Please retype the records below exactly, leaving out any pictures.
*** DATA RECORDS
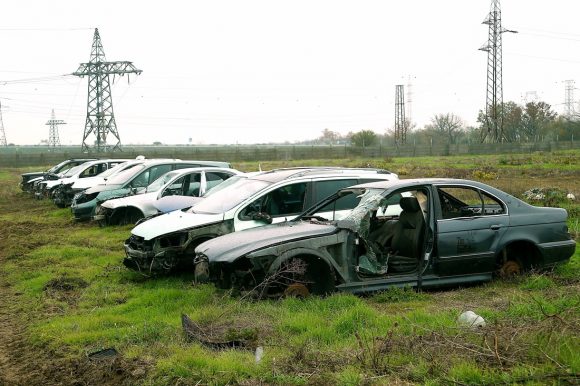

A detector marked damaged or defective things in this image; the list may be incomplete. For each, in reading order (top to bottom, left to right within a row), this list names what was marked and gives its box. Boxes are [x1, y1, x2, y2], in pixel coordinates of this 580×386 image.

abandoned car [19, 158, 95, 192]
abandoned car [72, 159, 233, 220]
abandoned car [94, 167, 239, 226]
wrecked sedan [96, 167, 241, 226]
abandoned car [124, 167, 398, 272]
wrecked sedan [124, 167, 398, 272]
abandoned car [193, 178, 572, 296]
wrecked sedan [195, 178, 576, 296]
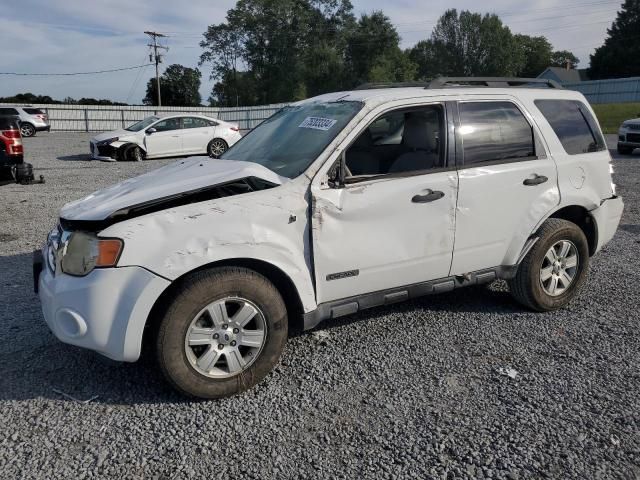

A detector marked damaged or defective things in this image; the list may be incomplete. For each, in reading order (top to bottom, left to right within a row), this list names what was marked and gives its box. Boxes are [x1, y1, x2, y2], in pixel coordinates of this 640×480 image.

crumpled hood [61, 158, 286, 221]
broken headlight area [52, 230, 124, 278]
damaged white suv [32, 79, 624, 400]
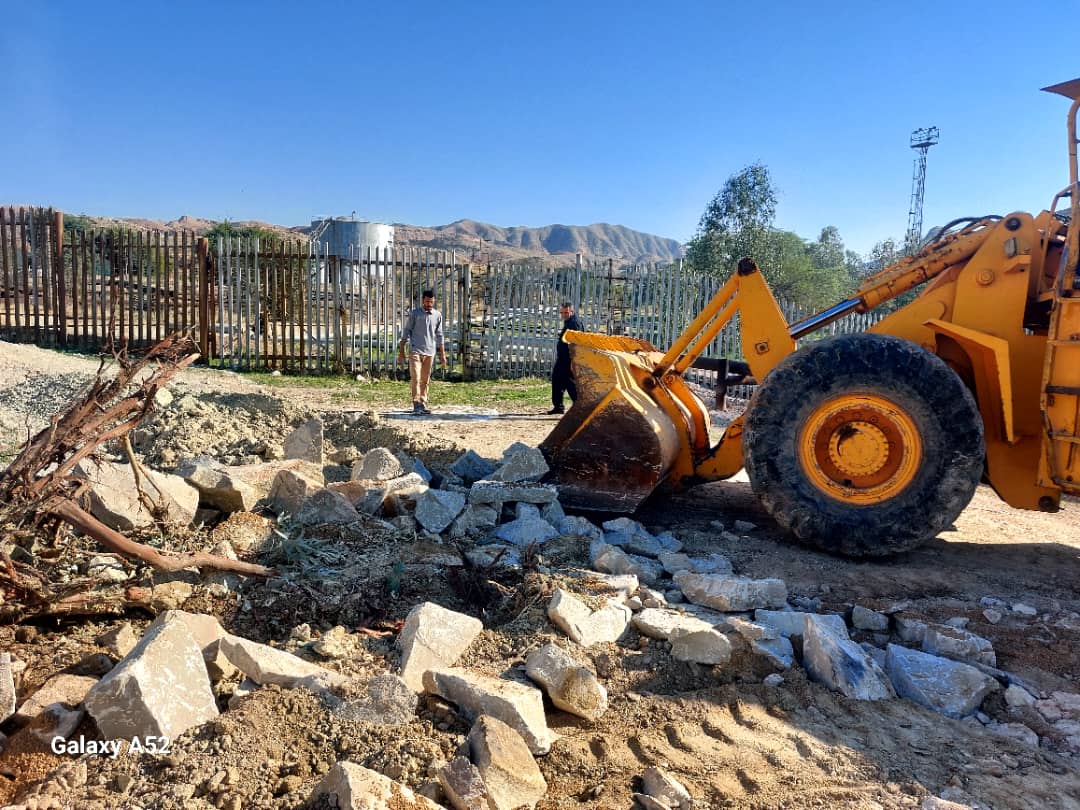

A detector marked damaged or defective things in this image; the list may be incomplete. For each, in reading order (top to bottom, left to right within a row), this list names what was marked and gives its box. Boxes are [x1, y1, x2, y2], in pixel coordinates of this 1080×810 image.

broken concrete chunk [282, 419, 324, 462]
broken concrete chunk [354, 451, 406, 481]
broken concrete chunk [291, 488, 362, 527]
broken concrete chunk [410, 492, 466, 535]
broken concrete chunk [83, 613, 217, 743]
broken concrete chunk [216, 639, 341, 686]
broken concrete chunk [397, 604, 481, 691]
broken concrete chunk [421, 669, 552, 760]
broken concrete chunk [524, 648, 609, 721]
broken concrete chunk [548, 587, 630, 652]
broken concrete chunk [673, 574, 786, 613]
broken concrete chunk [803, 617, 894, 699]
broken concrete chunk [889, 643, 997, 721]
broken concrete chunk [311, 760, 440, 810]
broken concrete chunk [438, 756, 490, 810]
broken concrete chunk [468, 717, 548, 810]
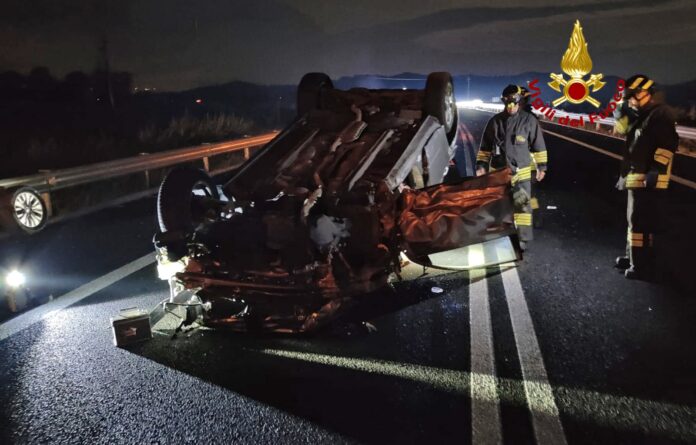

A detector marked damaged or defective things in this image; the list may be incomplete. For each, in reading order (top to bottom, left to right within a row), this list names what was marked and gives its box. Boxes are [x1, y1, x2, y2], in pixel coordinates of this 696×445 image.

shattered car panel [154, 71, 516, 332]
overturned car [155, 72, 520, 332]
crumpled car body [155, 72, 520, 332]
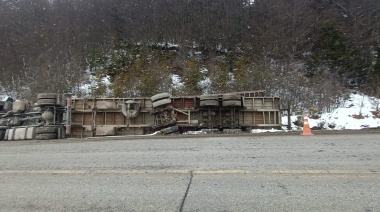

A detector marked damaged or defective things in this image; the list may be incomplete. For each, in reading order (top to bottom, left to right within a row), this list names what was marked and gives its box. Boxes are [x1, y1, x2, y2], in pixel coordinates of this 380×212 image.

overturned truck [0, 90, 282, 140]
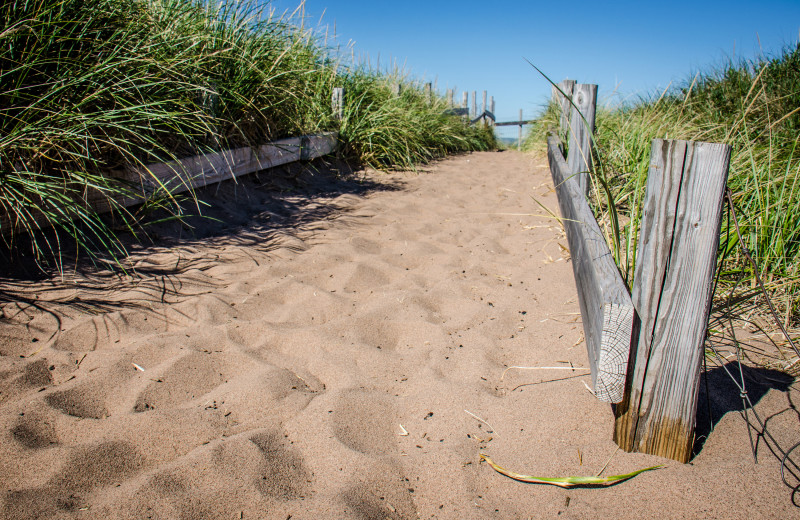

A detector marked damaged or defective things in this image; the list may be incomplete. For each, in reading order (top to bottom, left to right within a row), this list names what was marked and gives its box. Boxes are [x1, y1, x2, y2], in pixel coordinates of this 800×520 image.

broken wooden post [564, 83, 596, 195]
broken wooden post [616, 138, 736, 464]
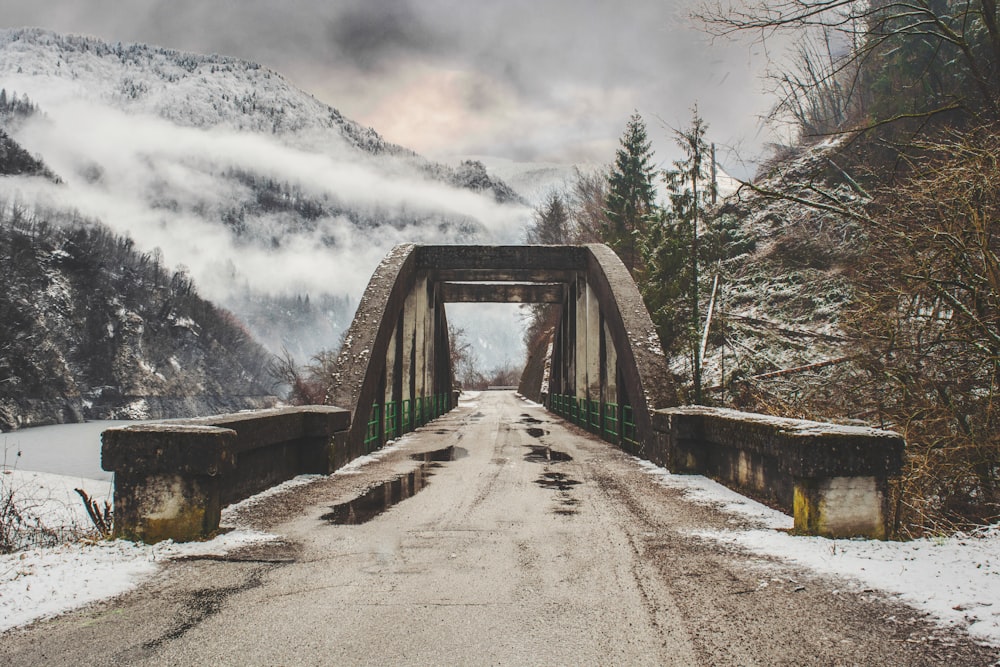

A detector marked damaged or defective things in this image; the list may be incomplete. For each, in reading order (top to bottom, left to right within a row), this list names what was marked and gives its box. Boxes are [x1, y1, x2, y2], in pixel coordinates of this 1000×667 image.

cracked road surface [3, 394, 996, 664]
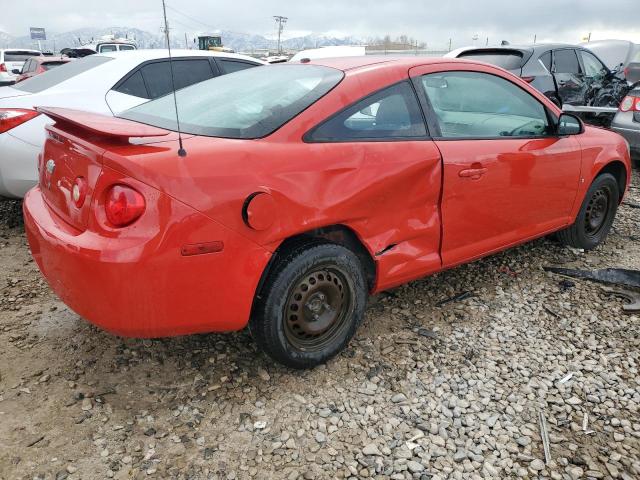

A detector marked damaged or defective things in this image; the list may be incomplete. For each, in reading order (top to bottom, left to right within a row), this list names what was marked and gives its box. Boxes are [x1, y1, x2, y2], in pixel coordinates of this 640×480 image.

damaged red car [23, 59, 632, 368]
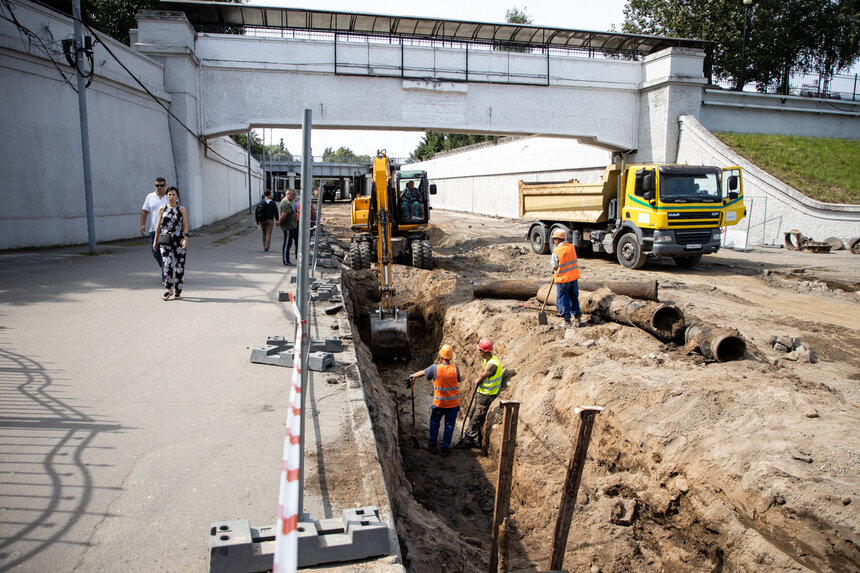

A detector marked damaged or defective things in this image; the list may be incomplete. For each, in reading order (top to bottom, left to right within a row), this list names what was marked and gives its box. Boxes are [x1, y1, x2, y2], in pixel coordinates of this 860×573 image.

rusty pipe [474, 280, 660, 302]
rusty pipe [584, 290, 684, 340]
rusty pipe [684, 322, 744, 362]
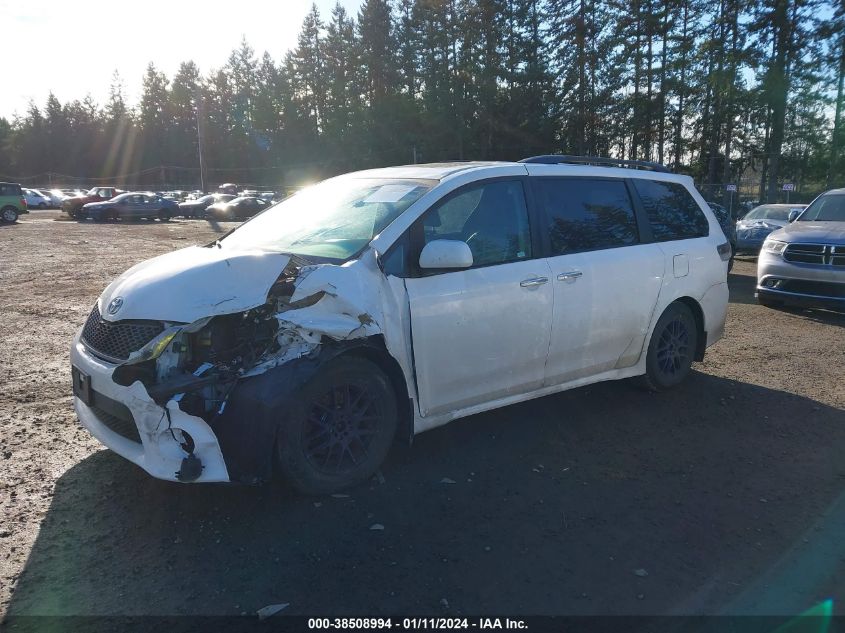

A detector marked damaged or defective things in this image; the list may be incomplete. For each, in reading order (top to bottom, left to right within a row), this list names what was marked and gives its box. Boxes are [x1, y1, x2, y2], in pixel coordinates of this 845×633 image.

crumpled hood [98, 242, 288, 320]
crumpled hood [768, 220, 844, 244]
damaged bumper [71, 334, 231, 482]
severe front-end damage [71, 246, 414, 484]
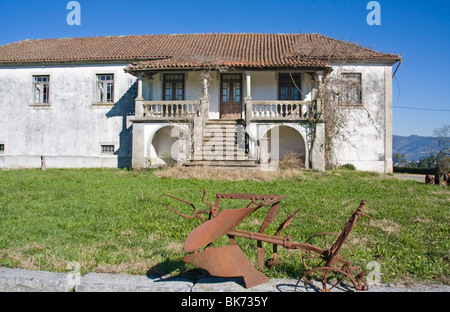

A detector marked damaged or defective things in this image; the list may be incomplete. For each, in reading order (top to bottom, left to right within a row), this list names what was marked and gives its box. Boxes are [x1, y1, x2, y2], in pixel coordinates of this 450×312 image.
******
▶ **TASK RESPONSE**:
A detector marked damaged or defective things in this image; the list may be incomplete. For each, in reading order (top to bottom, left to right within a row), this list names what was marked and gives its box. Boxes are [x1, y1, x2, y2], in pixel coordinates of this 580×386 image.

abandoned car [19, 158, 95, 192]
abandoned car [72, 159, 233, 220]
abandoned car [94, 167, 239, 226]
wrecked sedan [96, 167, 241, 226]
abandoned car [124, 167, 398, 272]
wrecked sedan [124, 167, 398, 272]
abandoned car [193, 178, 572, 296]
wrecked sedan [195, 178, 576, 296]

A detector marked damaged or defective things in this image; the list may be incomplete. For each, in reading order (top to bottom, left to right within a row), this list names what was marked and gives its box. Boxes are [x1, y1, x2, y2], in pixel coordinates of this 640×480 image.

crumpled hood [61, 158, 286, 221]
broken headlight area [52, 230, 124, 278]
damaged white suv [32, 79, 624, 400]

A detector marked damaged or defective things in this image; the list may be incomplete. For each, in reading order (top to bottom, left to right within a row), this list names what was marked and gives its box. Boxes are [x1, y1, x2, y2], in pixel coordinates of this 1080×810 image.

broken concrete chunk [282, 419, 324, 462]
broken concrete chunk [354, 451, 406, 481]
broken concrete chunk [291, 488, 362, 527]
broken concrete chunk [410, 492, 466, 535]
broken concrete chunk [83, 613, 217, 743]
broken concrete chunk [216, 639, 341, 686]
broken concrete chunk [397, 604, 481, 691]
broken concrete chunk [421, 669, 552, 760]
broken concrete chunk [524, 648, 609, 721]
broken concrete chunk [548, 587, 630, 652]
broken concrete chunk [673, 574, 786, 613]
broken concrete chunk [803, 617, 894, 699]
broken concrete chunk [889, 643, 997, 721]
broken concrete chunk [311, 760, 440, 810]
broken concrete chunk [438, 756, 490, 810]
broken concrete chunk [468, 717, 548, 810]

A detector marked damaged or defective things in this image; the list may be incomplete. For each, in reading order (top to bottom, left to right within a row), this list names what was marked and gives its box. Boxes are [x1, y1, x2, y2], in pixel coordinates of this 696×445 image.

shattered car panel [154, 71, 516, 332]
overturned car [155, 72, 520, 332]
crumpled car body [155, 72, 520, 332]

A detector marked damaged or defective things in this image; the list may be incomplete. For each, in reading order (top to bottom, left to right within a row), this list names what was marked and gives its box. Boxes are [x1, y1, x2, y2], in pixel coordinates of this 380×212 image.

overturned truck [0, 90, 282, 140]

A detector marked damaged or defective things in this image; the list may be incomplete. For each, in reading order (top to bottom, left to right within a row), this list names what was marked and gives its box. Boxes are [x1, y1, x2, y2], in pixel coordinates of this 800×520 image.

broken wooden post [564, 83, 596, 195]
broken wooden post [616, 138, 736, 464]

A detector marked damaged or defective things in this image; the list may be incomplete. For each, in reading order (top to bottom, left to right within a row), this list names what was marked and gives its box. Boxes are [x1, y1, x2, y2], in pixel coordinates of this 1000×667 image.

cracked road surface [3, 394, 996, 664]

A detector marked damaged or defective things in this image; the list may be incomplete. For each, in reading order (top to bottom, left to right within a row), this list names what was marked and gives its box. Boxes are [x1, y1, x2, y2], in pixel coordinates of this 640×480 image.

damaged red car [23, 59, 632, 368]

A detector marked damaged or defective things in this image; the list may be incomplete. For each, in reading order (top to bottom, left to right within a row), this list names what was marked and gives its box. Boxes are [x1, y1, x2, y2], in pixel coordinates of this 860×573 image.

rusty pipe [474, 280, 660, 302]
rusty pipe [584, 290, 684, 340]
rusty pipe [684, 322, 744, 362]

A detector marked damaged or defective things in this image; the list may be incomplete. For each, in reading order (top to bottom, left to right within a row), this list names what was marked and gives its box. Boxes are [x1, y1, x2, y2], in pixel coordinates of this 845×633 image.

crumpled hood [98, 242, 288, 320]
crumpled hood [768, 220, 844, 244]
damaged bumper [71, 334, 231, 482]
severe front-end damage [71, 246, 414, 484]

A detector marked damaged or defective things in this image; the list may be incomplete. For each, in reading order (top to bottom, left to right within a row), this list names what was marked and gives its box. Boxes are [x1, y1, x2, y2], in pixel coordinates of this 450×312 image.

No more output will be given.